Sunday, June 2, 2013

Sachertorte

"There is only one Original. Since 1832."

So declares the pamphlet at Vienna's Café Sacher, purveyors of "Original" sachertorte. The rest of the pamphlet gives you the history of the sachertorte, tells you how the secret recipe with its "exact sequence of the 36 individual steps" is jealously guarded by the café, and instructs you in the 6 ways to identify "Original" sachertorte.

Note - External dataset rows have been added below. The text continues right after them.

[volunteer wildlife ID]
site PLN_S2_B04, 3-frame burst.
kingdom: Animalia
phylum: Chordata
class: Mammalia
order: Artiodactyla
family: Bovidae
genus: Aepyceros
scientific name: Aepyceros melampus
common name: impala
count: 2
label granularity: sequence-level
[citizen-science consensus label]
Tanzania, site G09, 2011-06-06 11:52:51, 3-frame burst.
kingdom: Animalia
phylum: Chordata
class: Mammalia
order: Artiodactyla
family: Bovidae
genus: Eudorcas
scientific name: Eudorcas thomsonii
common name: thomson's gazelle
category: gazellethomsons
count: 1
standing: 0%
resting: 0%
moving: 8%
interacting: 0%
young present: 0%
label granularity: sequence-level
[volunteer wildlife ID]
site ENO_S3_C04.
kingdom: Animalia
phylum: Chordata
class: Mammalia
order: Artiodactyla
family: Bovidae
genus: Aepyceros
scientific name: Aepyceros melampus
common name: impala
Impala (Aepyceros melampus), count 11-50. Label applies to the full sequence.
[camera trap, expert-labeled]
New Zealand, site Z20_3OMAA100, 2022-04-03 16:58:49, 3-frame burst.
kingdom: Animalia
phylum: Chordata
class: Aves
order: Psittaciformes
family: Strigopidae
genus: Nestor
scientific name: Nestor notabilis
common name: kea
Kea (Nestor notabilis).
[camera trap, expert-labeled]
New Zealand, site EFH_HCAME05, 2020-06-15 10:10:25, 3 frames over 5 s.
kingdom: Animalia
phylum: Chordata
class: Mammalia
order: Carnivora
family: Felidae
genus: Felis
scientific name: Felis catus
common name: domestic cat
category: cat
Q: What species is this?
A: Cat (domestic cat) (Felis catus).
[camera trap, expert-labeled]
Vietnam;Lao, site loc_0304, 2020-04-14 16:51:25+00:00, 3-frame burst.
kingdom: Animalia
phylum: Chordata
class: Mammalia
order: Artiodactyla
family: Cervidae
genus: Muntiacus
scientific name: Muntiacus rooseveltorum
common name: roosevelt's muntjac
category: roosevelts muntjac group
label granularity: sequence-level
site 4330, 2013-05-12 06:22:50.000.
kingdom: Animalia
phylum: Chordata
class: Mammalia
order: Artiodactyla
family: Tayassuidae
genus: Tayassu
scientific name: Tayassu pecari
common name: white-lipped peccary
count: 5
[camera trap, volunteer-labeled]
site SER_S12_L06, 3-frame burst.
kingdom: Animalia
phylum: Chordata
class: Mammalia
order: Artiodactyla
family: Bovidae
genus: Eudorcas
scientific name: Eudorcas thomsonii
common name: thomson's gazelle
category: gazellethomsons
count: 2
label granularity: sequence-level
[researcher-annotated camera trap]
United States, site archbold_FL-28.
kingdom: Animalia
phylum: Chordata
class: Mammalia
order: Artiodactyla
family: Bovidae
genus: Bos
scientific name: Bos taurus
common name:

Between 1954 and 1963, Café Sacher and the nearby Demel bakery were involved in a complex legal dispute over the use of the "Original" label. Having finally won the right to use the label, it is as if Café Sacher will let no opportunity slip to remind their customers that theirs is the one and only "Original" sachertorte. If I am biased against Café Sacher, it is because of this tedious insistence on originality doled out without a trace of humour (surely I am not the only person who finds it amusing that a nine-year legal battle was waged over "the dessert's specific characteristics, including the [...] second layer of jam in the middle of the cake"), and the fact that I thought sachertorte itself is hugely overrated.

Nor does their branding stop at sachertorte. Nearly every item on the Café Sacher menu, from truffle ham to ice-cream cake, is prefaced by "Original Sacher", or some variant thereof. The trend degenerates into farce when, in the "Viennese Classics" section, they appear to serve portions of their founding father's anatomy.